ОБЯЗАТЕЛЬНЫЕ ЗАДАНИЯ —
**a.** Ответьте на вопросы по фрагменту о статьях про Булгакова:
(i) Кто возражает на сайте «ЕЖ»?
(ii) В каком номере и какого числа вышла в «Завтра» статья Ивана Понырева?
(iii) На каком сайте появилась первая публикация статьи, подписанной именем булгаковского персонажа?
**b.** Соответствуют ли фрагменту о статьях про Булгакова эти утверждения? Ответьте «да» или «нет» и приведите решающие слова фрагмента.
(i) Статья Алексея Макаркина вышла в «Ежедневном Журнале» 29 декабря 2005 года.
(ii) «Воланд» назван образом правителя, связанного законами.
(iii) Статья Ивана Понырева называется «Смотрите, кто пришел».
**c.** Продолжите фрагмент о статьях про Булгакова с того места, где он обрывается.

───── ПОКАЗАННЫЙ ОТРЫВОК ─────

“Трудно найти более антихристианское произведение в русской литературе (ну, не Емельяна же Ярославского считать литературой), чем „Мастер””.
На сайте “ЕЖ” ему не слишком убедительно возражает Алексей Макаркин (“Михаил Булгаков как поклонник Сатаны и фашизма. По поводу статьи Леонида Радзиховского” — “Ежедневный Журнал”, 2005, 29 декабря <http://www.ej.ru> ).
См. также: Иван Понырев, “Смотрите, кто пришел” — “Завтра”, 2005, № 52, 27 декабря <http://www.zavtra.ru>; “Поэтому пока что „Воланд” — лишь образ жесткого, не связанного законами националистического правителя. Для общественного мнения он безумно притягателен именно в этом качестве. Неизвестно, облечется ли плотью этот зародившийся в общественном сознании фантом. Быть может, он лишь одна из альтернатив „образу Штирлица”, явно испытывающему кризис в связи со снижением популярности действующего президента. Для нас же важно зафиксировать сам факт — у базового образа путинского правления появилась альтернатива”. Первая публикация статьи, подписанной именем булгаковского персонажа, появилась на сайте http://www.apn.ru.

───── ЗАПИСИ ДАННЫХ ─────

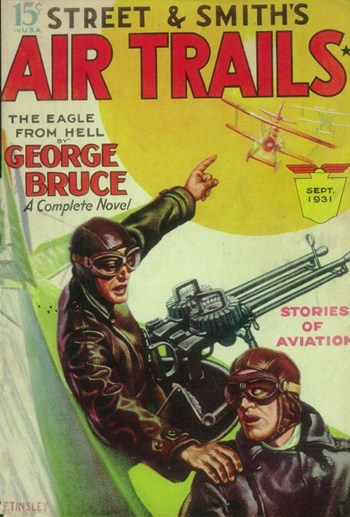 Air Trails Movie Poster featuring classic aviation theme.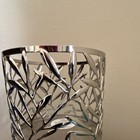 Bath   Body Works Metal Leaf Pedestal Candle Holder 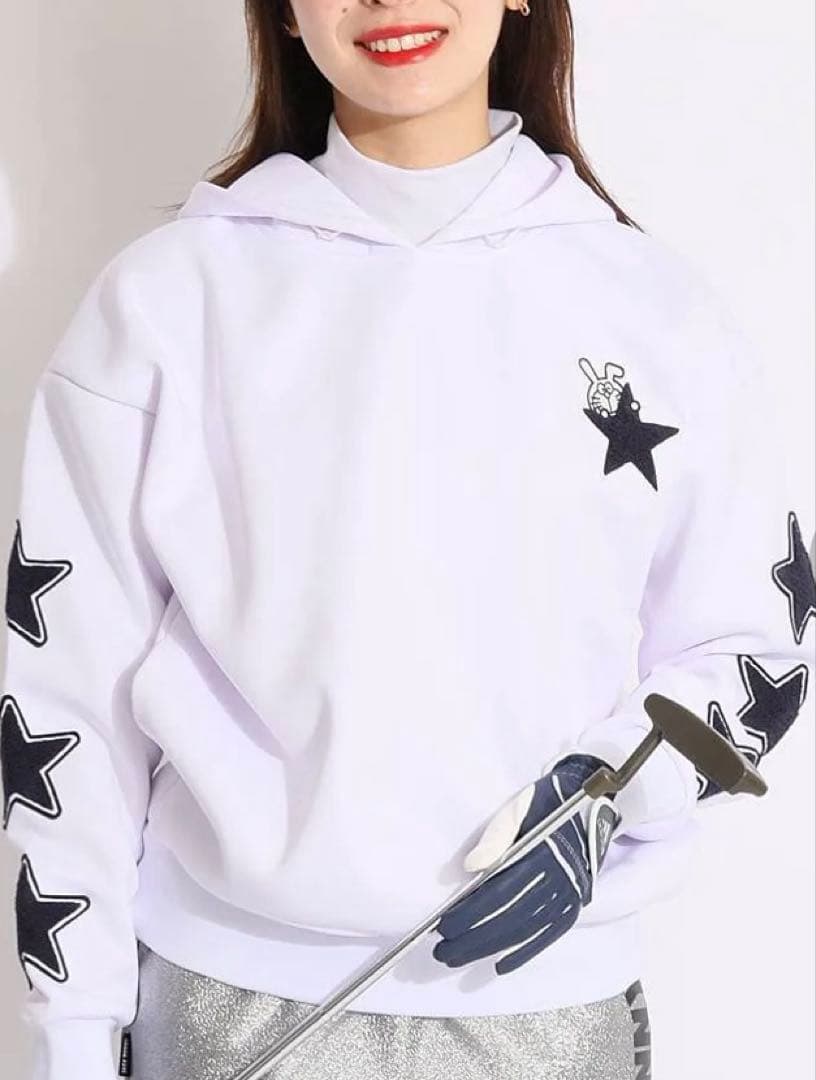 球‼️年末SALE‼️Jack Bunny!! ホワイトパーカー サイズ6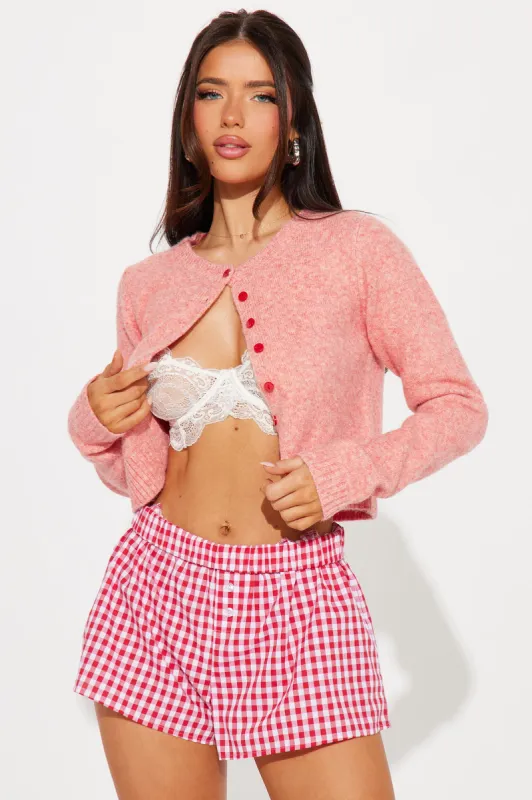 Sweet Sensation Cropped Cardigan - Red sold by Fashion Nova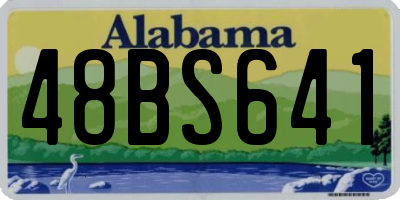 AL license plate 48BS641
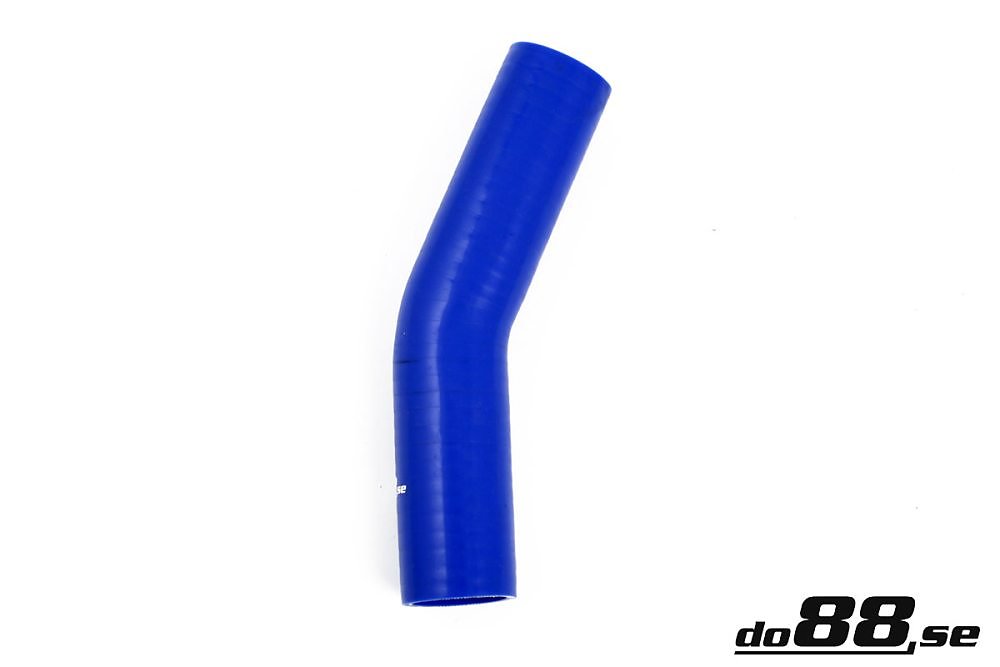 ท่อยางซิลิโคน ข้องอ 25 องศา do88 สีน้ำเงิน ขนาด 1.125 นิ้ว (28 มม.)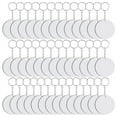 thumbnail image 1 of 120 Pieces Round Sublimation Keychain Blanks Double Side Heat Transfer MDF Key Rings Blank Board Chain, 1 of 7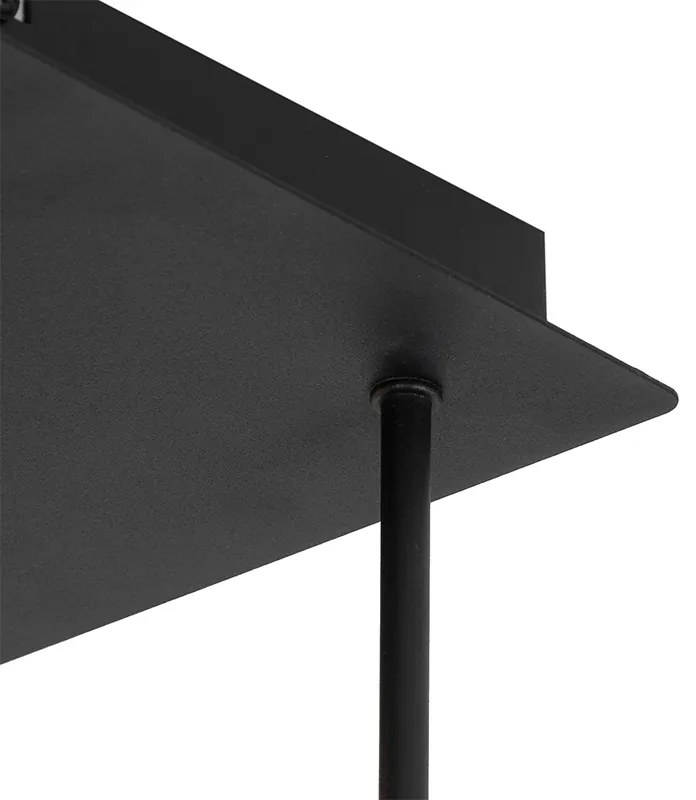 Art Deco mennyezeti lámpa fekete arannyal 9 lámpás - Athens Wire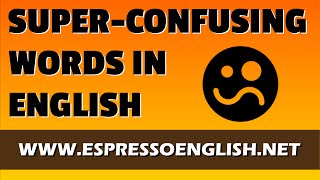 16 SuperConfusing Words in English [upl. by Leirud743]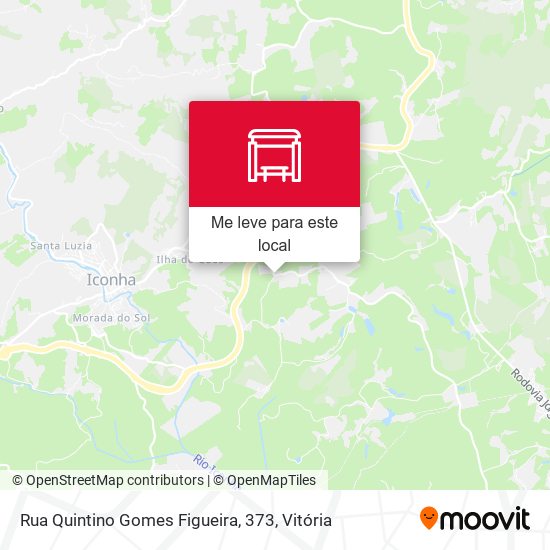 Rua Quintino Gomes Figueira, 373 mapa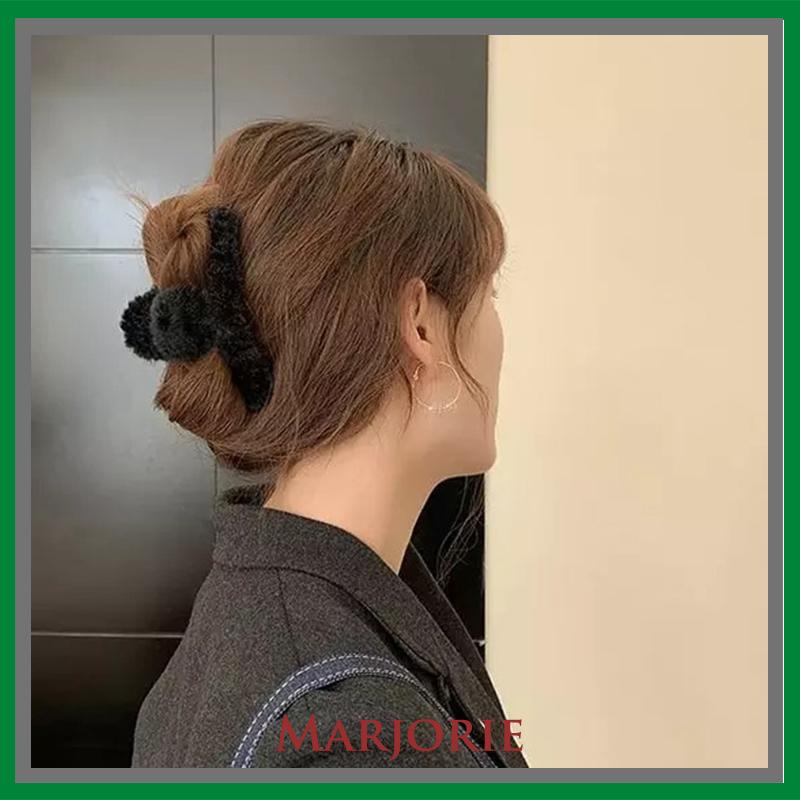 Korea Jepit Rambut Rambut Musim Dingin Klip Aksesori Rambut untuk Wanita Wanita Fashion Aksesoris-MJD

─────

ОТВЕТЫ К ЗАДАНИЯМ —
**a.**
(i) Алексей Макаркин.
(ii) В № 52 за 2005 год, 27 декабря.
(iii) На сайте http://www.apn.ru.

**b.**
(i) Да: “„Ежедневный Журнал”, 2005, 29 декабря”.
(ii) Нет: “образ жесткого, не связанного законами националистического правителя”.
(iii) Да: “Иван Понырев, „Смотрите, кто пришел””.

**c.**
Леонид Радзиховский. Что я думаю о фашизме. — “Ежедневный Журнал”, 2005, 20 декабря <http://www.ej.ru>.
Среди прочего: “Собственно, балансировать на грани разных опасностей, не проваливаясь ни в одну из ям (и в каждый момент имея шанс провалиться!) — это и есть нормальная жизнь в „нормальной стране””.
Станислав Рассадин. Звезда Давида. Заканчивается год Д. Самойлова, но его век в самом начале. — “Новая газета”, 2005, № 95, 19 декабря.
“[Давид] Самойлов не был ни диссидентом, ни тем более человеком общепринятого „убожества систем”. Он был (точнее, стал) внутренне свободным государственником. <…> В этом смысле Самойлов — поэт XXI века. Именно он, а не чтимый им Бродский. Тот, выбравший одиночество (или оно его выбрало — как форму независимости от всего, начиная властью и кончая читателем), надменно-самодостаточный, завершил собою минувшее столетие, заставив вспомнить Блока: „Двадцатый век. Еще бездомней…”. Самойлов с его легким дыханием, с его „конструкцией” при жесткой трезвости „Струфиана” или „Последних каникул”, с его выходом на простор истории, несродным герметичности Бродского, — вот он, настаиваю, поэт…”
Галина Ребель. Несостоявшееся возвращение. — “Нева”, Санкт-Петербург, 2005, № 11.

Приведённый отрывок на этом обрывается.